A power of 4 is performed on shrink variable to produce smooth_sigma_sq.

head(FFF_shrink_select) %>%
  kable(., "html") %>%
  kable_styling(font_size = fs)
rss sigma_sq sigma_q_sq mean_obs var_obs target_id sigma_sq_pmax iqr smooth_sigma_sq
1.0236176 0.1164558 0.1394486 1.1483599 2.748282 b0071 0.1164558 TRUE 0.3231301
1.6284312 0.1188251 0.2882827 1.1150755 1.040309 b0128 0.1188251 TRUE 0.3449249
3.2163447 0.5418898 0.2621964 1.2032913 1.017009 b0325 0.5418898 TRUE 0.2902034
1.3087485 0.0864052 0.2407820 1.1389325 1.376002 b0859 0.0864052 TRUE 0.3291563
0.7502072 0.0037614 0.1837905 0.6699952 1.378772 b0897 0.0037614 FALSE NA
3.7595103 0.7443768 0.1955008 1.1707549 1.019893 b1199 0.7443768 FALSE 0.3092642

The maximun of variance was obtained between raw and shrunken estimate.

head(FFF_shrink_mutate) %>%
  kable(., "html") %>%
  kable_styling(font_size = fs)
rss sigma_sq sigma_q_sq mean_obs var_obs target_id sigma_sq_pmax iqr smooth_sigma_sq smooth_sigma_sq_pmax
1.0236176 0.1164558 0.1394486 1.1483599 2.748282 b0071 0.1164558 TRUE 0.3231301 0.3231301
1.6284312 0.1188251 0.2882827 1.1150755 1.040309 b0128 0.1188251 TRUE 0.3449249 0.3449249
3.2163447 0.5418898 0.2621964 1.2032913 1.017009 b0325 0.5418898 TRUE 0.2902034 0.5418898
1.3087485 0.0864052 0.2407820 1.1389325 1.376002 b0859 0.0864052 TRUE 0.3291563 0.3291563
0.7502072 0.0037614 0.1837905 0.6699952 1.378772 b0897 0.0037614 FALSE NA NA
3.7595103 0.7443768 0.1955008 1.1707549 1.019893 b1199 0.7443768 FALSE 0.3092642 0.7443768

The fixed-effect beta is estimated with sleuth:::covar_beta using total vairance, which is the shrunken biological variance smooth_sigma_sq_pmax plus inference variance sigma_q_sq.

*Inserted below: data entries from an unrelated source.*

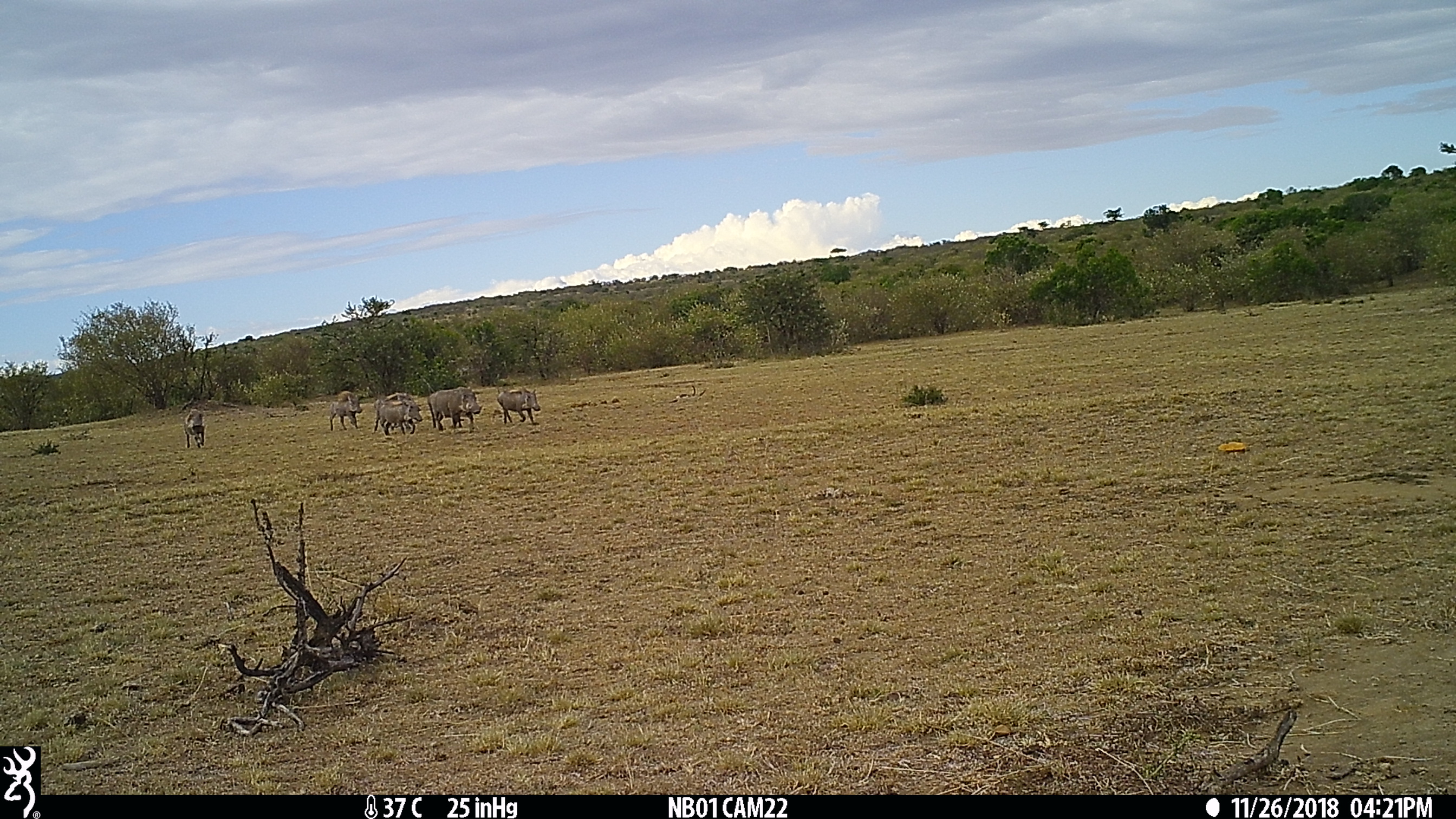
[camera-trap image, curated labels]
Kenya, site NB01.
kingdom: Animalia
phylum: Chordata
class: Mammalia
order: Artiodactyla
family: Suidae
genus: Phacochoerus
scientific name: Phacochoerus africanus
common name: common warthog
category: warthog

In the later part, the likelihood of each model is calculated by

all_likelihood <- sapply(nrow, function(i) {
    cur_mu <- fitted.values
    obs <- residuals + cur_mu
    cur_summary <- obj$fits[[which_model]]$summary
    cur_var <- smooth_sigma_sq_pmax + sigma_q_sq
    sum(dnorm(obs, mean = cur_mu, sd = sqrt(cur_var),log = TRUE)) ## normal distribution!!
})

… with test stats as \[2 \times (l_{full}- l_{null})\] P-value is from pchisq and q-value from p.adjust(pval, method = "BH").